Write the next part of the group theory passage on cyclic groups, starting right after its last sentence.

**Quoted passage:**
— Start —
Group Theory - Cyclic Groups

A cyclic group $G$ is a group that can be generated by a single element $a$ , so that every element in $G$ has the form $a^{i}$ for some integer $i$ . We denote the cyclic group of order $n$ by $ℤ_{n}$ , since the additive group of $ℤ_{n}$ is a cyclic group of order $n$ .

Theorem: All subgroups of a cyclic group are cyclic. If $G = ⟨ a ⟩$ is cyclic, then for every divisor $d$ of $∣ G ∣$ there exists exactly one subgroup of order $d$ which may be generated by $a^{∣ G ∣ / d}$ .

Proof: Let $∣ G ∣ = d n$ . Then $1, a^{n}, a^{2 n}, . . ., a^{(d - 1) n}$ are distinct and form a cyclic subgroup $⟨ a^{n} ⟩$ of order $d$ . Conversely, let $H = {1, a_{1}, . . ., a_{d - 1}$ be a subgroup of $G$ for some $d$ dividing $G$ . Then for all $i$ , $a_{i} = a^{k}$ for some $k$ , and since every element has order dividing $∣ H ∣$ , $a_{i}^{d} = a^{k d} = 1$ . Thus $k d = ∣ G ∣ m = n d m$ for some $m$ , and we have $a_{i} = a^{n m}$ so each $a_{i}$ is in fact a power of $a^{n}$ . From above this means it must be one of the $d$ subgroups already described.
— End —
**Source data:**
— Start —
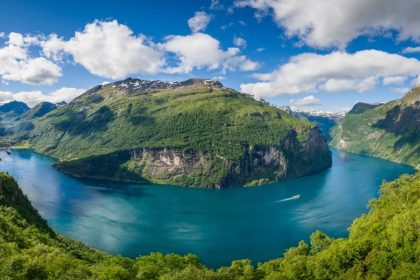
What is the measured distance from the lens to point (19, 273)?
→ 48.2 meters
— End —
**Final result:**
Theorem: Every group of composite order has proper subgroups.

Proof: Let $G$ be a group of composite order, and let $1 \neq a \in G$ . Then if $⟨ a ⟩ \neq G$ we are done, otherwise the subgroup $⟨ a^{d} ⟩ \neq G$ for every divisor $d$ of $∣ G ∣$ .